After a short pause, he said, ‘I waited for him on the towpath. All the way home we argued and in the end I lost my temper. There were a long bit of wood from a packing crate or summat by the bushes. He turned his back on me and started walking away. I picked it up and clouted him and down he went.’
‘But why the weir?’
‘I realized what I’d done.’ He gave a harsh laugh. ‘It’s funny, you know, especially now it doesn’t matter. But back then, when I’d just done it, when I knew I’d killed a man, I panicked. I thought if I threw his body over the weir then people would think he’d fallen. It weren’t far, and he weren’t a heavy man.’
‘He wasn’t dead, Jack,’ I said. ‘He had water in his lungs. That meant he was alive when he went into the water.’
‘It’s no matter,’ said Jack. ‘One way or another, it was me who killed him.’
The water roared in my ears. Jack turned towards me. I flinched and stepped back again, thrusting my arm out to keep him at a distance.
He shook his head slowly, tears in his eyes, and spoke so softly I had to strain to hear him. ‘Nay, Doctor, you’ve nowt to fear from me. It’s me who’s got summat to fear from you.’
I shook my head. I really didn’t know what to do, and my heart was still beating fast from the fear that he had been going to tip me over the railing.
‘Well,’ he said, ‘all I ask is that you leave it till morning. One more night in the house me and Florence shared. Will you do that for me, at least, Doctor?’
As I nodded numbly, he turned and began to walk away.
Early the following morning, after a miserable night spent tossing and turning, grappling with my conscience, I was summoned from the hospital to the works office building, attached to the west side of the mill. I hurried down Victoria Road, wondering what on earth it could be about, and soon found myself ushered into a large, well-appointed office with a thick Turkish carpet, dark wainscoting and a number of local landscapes hanging on the walls. Sitting behind the huge mahogany desk was Sir Titus himself, still a grand, imposing figure despite his years and his declining health.
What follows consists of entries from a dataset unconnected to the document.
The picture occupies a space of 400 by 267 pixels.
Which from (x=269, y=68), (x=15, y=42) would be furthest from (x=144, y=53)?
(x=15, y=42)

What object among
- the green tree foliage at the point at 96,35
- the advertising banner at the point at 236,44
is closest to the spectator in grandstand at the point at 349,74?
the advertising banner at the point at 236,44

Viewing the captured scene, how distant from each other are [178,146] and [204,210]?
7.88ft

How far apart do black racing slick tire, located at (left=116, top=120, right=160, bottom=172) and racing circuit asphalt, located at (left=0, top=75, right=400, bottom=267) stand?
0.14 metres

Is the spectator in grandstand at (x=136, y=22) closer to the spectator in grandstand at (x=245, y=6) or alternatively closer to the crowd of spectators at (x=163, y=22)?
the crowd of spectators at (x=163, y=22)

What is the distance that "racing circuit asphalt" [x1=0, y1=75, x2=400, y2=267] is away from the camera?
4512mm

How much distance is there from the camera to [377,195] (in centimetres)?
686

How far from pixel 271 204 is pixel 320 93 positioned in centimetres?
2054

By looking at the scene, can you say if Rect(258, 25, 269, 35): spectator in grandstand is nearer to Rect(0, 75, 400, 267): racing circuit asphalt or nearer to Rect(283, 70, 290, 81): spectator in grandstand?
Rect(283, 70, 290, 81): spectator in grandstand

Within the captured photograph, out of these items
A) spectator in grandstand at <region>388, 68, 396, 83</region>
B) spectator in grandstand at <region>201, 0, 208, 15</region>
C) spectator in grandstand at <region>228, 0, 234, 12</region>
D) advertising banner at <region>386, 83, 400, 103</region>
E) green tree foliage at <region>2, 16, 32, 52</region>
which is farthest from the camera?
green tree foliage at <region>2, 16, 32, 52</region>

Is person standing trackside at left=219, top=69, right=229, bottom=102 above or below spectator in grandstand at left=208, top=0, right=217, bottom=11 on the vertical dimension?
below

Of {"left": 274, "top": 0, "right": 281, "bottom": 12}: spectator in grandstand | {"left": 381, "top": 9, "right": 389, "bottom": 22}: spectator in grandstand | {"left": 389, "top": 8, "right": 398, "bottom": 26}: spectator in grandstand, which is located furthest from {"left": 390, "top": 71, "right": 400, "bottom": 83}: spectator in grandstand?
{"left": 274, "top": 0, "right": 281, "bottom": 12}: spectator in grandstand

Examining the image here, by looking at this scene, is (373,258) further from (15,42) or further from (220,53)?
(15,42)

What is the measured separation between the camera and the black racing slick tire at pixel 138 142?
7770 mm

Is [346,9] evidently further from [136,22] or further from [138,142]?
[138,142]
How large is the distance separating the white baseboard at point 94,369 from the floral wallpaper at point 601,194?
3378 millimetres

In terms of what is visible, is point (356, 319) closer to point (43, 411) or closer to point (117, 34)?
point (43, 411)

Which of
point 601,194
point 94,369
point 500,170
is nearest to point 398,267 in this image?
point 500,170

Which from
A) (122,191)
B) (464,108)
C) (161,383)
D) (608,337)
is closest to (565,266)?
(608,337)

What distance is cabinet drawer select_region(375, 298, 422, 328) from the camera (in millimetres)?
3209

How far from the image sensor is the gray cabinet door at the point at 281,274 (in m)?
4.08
‘Dr Oulton,’ he said, without looking up from his papers. ‘Please sit down.’
I wondered what had brought him the twelve miles or so from Crows Nest, where he lived. He rarely appeared at the mill in those days.
‘I understand,’ he said in his deep, commanding voice, still not looking at me, ‘that you have been enquiring into the circumstances surrounding Richard Ellerby’s death?’
I nodded. ‘Yes, Sir Titus.’
‘And what, pray, have you discovered?’
I took a deep breath, then told him everything. As I spoke, he stood up, clasped his hands behind his back and paced the room, head hanging so that his grey beard almost reached his waist. Though his cheeks and eyes looked sunken, as if he was ill, his presence dominated the room. When I had finished, he sat down again and treated me to a long silence before he said, ‘And what are we going to do about it?’